▶ _選定した文章_:

コロナ感染者への差別 専門家 “感染対策に影響 社会に有害”

新型コロナウイルスに感染した人たちに対する差別によって、深刻な人権侵害が起き、感染対策などにも影響が出ているとして、国のワーキンググループは差別的な行為によって法的な責任を問われる場合があることを周知するなどの対策を国に求める報告書をまとめ、12日、政府の分科会に示しました。

ワーキンググループは、感染者などへの差別の実態や求められる対策について、被害にあった学校や病院、それにインターネットへの違法な書き込み対策を行う団体などにヒアリングを行って報告書を取りまとめました。

それによりますと、未知の感染症に対する不安などから、感染者や感染対策をおろそかにしているように見える人への処罰的な感情が生まれ、深刻な人権侵害が起き、感染対策や社会や経済の活動にも負の影響が出ているとしています。

そして、実際にあった例として、感染対応にあたる病院関係者や介護従事者の子どもへのいじめや保育所での預かり拒否、クラスターが発生した学校の生徒の写真のSNSでの拡散、それに感染を理由にした雇い止めなどを挙げていて、報告書ではふだんから感染症についての正しい知識を広めるとともに、悪質な差別行為は法的な責任が問われる場合があることを国が広く周知するべきとしています。

また、自治体が発表して報道された情報をきっかけに、被害が出たケースも確認されたとしていて、感染拡大の防止に役立つ情報の公表と、個人情報の保護とのバランスを取ることを基本としつつ、感染者の特定や差別につながる情報が公表されないよう国に考え方を示すことを求めました。

▶ _学習資料_:

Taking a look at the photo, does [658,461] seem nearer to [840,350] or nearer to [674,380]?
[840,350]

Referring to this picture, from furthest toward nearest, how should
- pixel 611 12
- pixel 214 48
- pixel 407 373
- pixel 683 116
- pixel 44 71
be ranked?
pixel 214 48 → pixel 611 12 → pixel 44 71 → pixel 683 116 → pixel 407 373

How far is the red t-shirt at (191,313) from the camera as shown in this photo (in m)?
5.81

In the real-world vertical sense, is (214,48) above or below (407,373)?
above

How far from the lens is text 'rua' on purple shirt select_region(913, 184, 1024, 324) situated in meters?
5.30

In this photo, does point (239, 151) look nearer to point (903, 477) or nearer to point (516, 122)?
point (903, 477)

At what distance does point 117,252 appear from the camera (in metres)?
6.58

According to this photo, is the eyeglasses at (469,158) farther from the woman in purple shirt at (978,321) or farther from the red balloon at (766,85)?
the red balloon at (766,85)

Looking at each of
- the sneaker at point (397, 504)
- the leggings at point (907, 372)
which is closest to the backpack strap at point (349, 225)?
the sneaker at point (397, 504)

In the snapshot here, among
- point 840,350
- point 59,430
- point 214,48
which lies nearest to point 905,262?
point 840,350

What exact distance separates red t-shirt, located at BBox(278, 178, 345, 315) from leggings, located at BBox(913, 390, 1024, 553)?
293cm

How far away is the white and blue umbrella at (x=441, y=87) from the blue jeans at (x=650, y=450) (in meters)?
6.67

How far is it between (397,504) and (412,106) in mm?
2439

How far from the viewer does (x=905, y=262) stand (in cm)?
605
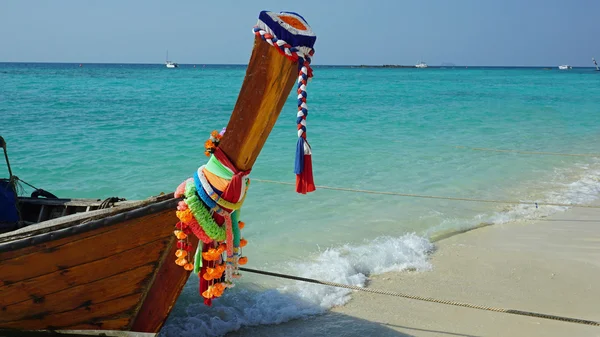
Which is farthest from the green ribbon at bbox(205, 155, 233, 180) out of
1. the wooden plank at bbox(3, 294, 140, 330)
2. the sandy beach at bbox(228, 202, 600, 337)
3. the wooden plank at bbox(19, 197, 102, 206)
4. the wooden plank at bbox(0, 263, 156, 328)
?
the wooden plank at bbox(19, 197, 102, 206)

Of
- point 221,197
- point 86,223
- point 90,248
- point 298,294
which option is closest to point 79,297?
point 90,248

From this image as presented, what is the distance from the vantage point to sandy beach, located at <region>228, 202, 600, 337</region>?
144 inches

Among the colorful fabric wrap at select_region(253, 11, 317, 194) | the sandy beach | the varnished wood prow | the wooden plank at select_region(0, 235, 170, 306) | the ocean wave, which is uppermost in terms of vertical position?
the colorful fabric wrap at select_region(253, 11, 317, 194)

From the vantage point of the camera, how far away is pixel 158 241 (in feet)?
8.59

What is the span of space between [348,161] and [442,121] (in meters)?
8.38

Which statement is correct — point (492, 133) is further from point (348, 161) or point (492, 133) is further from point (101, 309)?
point (101, 309)

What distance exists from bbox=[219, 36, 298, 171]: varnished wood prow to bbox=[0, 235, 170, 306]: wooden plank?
2.15ft

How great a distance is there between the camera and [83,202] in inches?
173

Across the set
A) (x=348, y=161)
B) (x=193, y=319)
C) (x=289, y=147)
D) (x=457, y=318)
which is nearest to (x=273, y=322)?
(x=193, y=319)

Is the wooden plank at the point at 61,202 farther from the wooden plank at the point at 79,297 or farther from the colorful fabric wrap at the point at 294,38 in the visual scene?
the colorful fabric wrap at the point at 294,38

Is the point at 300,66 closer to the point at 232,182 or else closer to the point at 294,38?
the point at 294,38

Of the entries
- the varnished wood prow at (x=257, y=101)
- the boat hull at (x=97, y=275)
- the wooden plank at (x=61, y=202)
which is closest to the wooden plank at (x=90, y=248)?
the boat hull at (x=97, y=275)

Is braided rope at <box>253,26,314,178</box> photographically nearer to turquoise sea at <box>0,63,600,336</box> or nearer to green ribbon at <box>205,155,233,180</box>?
green ribbon at <box>205,155,233,180</box>

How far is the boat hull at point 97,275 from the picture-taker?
8.32ft
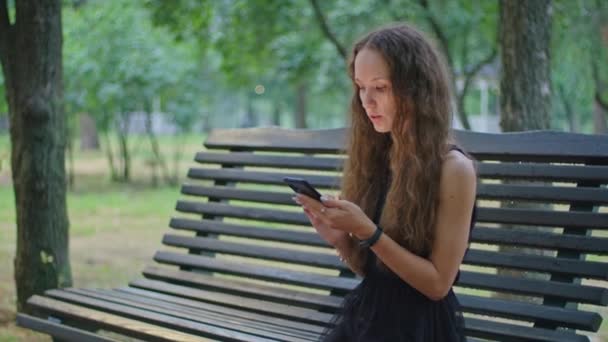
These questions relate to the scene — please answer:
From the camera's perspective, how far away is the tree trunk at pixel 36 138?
5.13 metres

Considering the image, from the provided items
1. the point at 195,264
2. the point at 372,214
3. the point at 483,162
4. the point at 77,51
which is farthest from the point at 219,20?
the point at 372,214

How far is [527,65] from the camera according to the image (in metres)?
5.29

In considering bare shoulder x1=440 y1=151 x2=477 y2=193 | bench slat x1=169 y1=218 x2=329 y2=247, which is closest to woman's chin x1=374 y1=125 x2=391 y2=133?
bare shoulder x1=440 y1=151 x2=477 y2=193

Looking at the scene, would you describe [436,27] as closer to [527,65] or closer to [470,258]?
[527,65]

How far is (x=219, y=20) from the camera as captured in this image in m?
12.5

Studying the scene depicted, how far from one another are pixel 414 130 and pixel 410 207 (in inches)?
9.5

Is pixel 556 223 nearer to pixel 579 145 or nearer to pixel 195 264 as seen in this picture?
pixel 579 145

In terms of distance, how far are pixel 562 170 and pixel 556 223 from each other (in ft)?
0.80

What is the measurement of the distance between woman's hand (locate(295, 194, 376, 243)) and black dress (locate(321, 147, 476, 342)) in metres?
0.24

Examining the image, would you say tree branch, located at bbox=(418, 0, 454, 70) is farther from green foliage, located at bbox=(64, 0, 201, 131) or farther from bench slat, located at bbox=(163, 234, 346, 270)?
green foliage, located at bbox=(64, 0, 201, 131)

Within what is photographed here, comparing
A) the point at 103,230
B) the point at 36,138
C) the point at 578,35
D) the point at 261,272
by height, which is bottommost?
the point at 103,230

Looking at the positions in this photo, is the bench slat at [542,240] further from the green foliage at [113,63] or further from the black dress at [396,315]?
the green foliage at [113,63]

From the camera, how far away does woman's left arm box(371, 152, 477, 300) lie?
2.58 metres

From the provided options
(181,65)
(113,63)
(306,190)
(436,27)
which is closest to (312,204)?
(306,190)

▶ _問題の詳細_: コロナ感染者への差別を扱った記事の続きを、最後の文の後から書き進めよ。

▶ _解答結果_:
そして報道機関に対しても、差別につながる誤った情報を正すような報道を行うことなどを求めています。
中山ひとみ座長は「どんなに気をつけていてもウイルスの感染を100%免れることはできず、感染したことの責任は問うべきではない。差別を受けるかもしれないという恐怖から、感染の事実を言い出せなかったり、保健所の調査に協力しにくくなったりして、感染防止対策にも大きな影響が出るなど、感染者への差別は社会にとって有害だということを多くの人に認識してもらうことが必要だ」と話しています。

“地方都市は感染者が目立ちやすく差別など受けやすい傾向”

新型コロナウイルスに感染した人やその家族に対する差別。

相談に応じている団体は特に地方都市での深刻な実情を訴えています。

NPO法人「WorldOpen Heart」は、ことし9月から感染を理由に差別やひぼう中傷を受けた人たちの電話相談に応じています。

これまでに寄せられた相談は10件余りで、ほとんどが感染者が比較的少ない地方の都市に住む人からだということです。

このうち、四国に住む40代の女性は東京の大学に通う長男が帰省した際に発熱したところ、地域の人から「感染を広めたら犯罪者だ。家族として責任を取れ」などと詰め寄られ転居も考えたということです。

また、医療関係者の妻がいる九州の50代の男性は、職場の人から無視されたり業務連絡はメールでするよう指示されたりしたということです。

さらに親族からは、妻の仕事を辞めさせるように促されたり別の親族の結婚式には出席しないでほしいと言われたりしたということです。

このほか、関西に住む50代の女性は感染が拡大している大阪に仕事で行く必要があるにもかかわらず、同僚や友人から「地元にコロナウイルスを持ち込まないでほしい」などと言われたということです。

NPO法人は、感染者が少ない地方都市は感染した人が目立ちやすく、周りから差別やひぼう中傷を受けやすい傾向にあると分析しています。
阿部恭子理事長はもともと犯罪加害者の家族を支援する活動を行っていますが、犯罪を犯した人の家族が悪いわけでもないのに、ひぼう中傷を受けたり謝罪に追い込まれたりする状況と、コロナを理由とした差別がよく似ていると指摘しています。

そのうえで「地方では相談の窓口が少なく差別の解消が進んでいない地域もあり、相談・支援体制を全国で拡大していく必要があると思う。また差別を禁止する条例を制定するなどして地域で意識を高めていくことが重要だ」と話しています。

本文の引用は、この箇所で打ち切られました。